Through six successive hikes since May, the central bank has raised policy rates by a cumulative 250 basis points, taking the repo rate to 6.5%.
One basis point is 0.01%.
The central bank last raised the rates in February, making loans expensive.
This has resulted in added financial burden and burgeoning costs for the sector that has linkages with more than 260 ancillary industries. Housing loans interest rates also now hover around 9% from a record low of 6.6% a year ago. Affordable housing, which is more sensitive to interest rates, has already started slowing down.
Developers have expressed concerns over a potential hike in the repo rate by the Reserve Bank of India (RBI) in its upcoming monetary policy committee review next week.
“In the past one year, the cost of construction has risen rapidly due to the gradual increase in repo rates by RBI, which has adversely impacted many developers as they struggle to cope up financially,” said Harsh Vardhan Patodia, President, CREDAI. “Another repo rate hike would not only make certain projects financially unfeasible, but it would also deter homebuyers as home loan rates will be at an all-time high.”
Acknowledging the support, RBI has lent to the industry in the past, especially during the peak Covid stress, CREDAI has highlighted the need for a lower repo rate to ensure sustained growth in the broader economy.

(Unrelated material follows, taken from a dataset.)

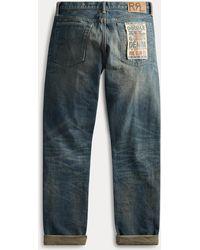 RRL Jeans Slim-Fit - Blu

CREDAI has said another increase in the repo rate would lead to even higher borrowing costs for developers, ultimately leading to even higher project costs even as property prices climbed 5-6% in the past one year.
CREDAI has emphasised the direct correlation between the repo rate and India’s GDP growth, pointing to the period from March 2021 to March 2022, where the repo rate was hovering around 4-4.4%, leading to one of the strongest eras in the Indian economy, with GDP growth of 8.95% in that period.
Homebuyers, too, will face higher, almost double-digit home loan rates with a potential repo rate hike, denting affordability.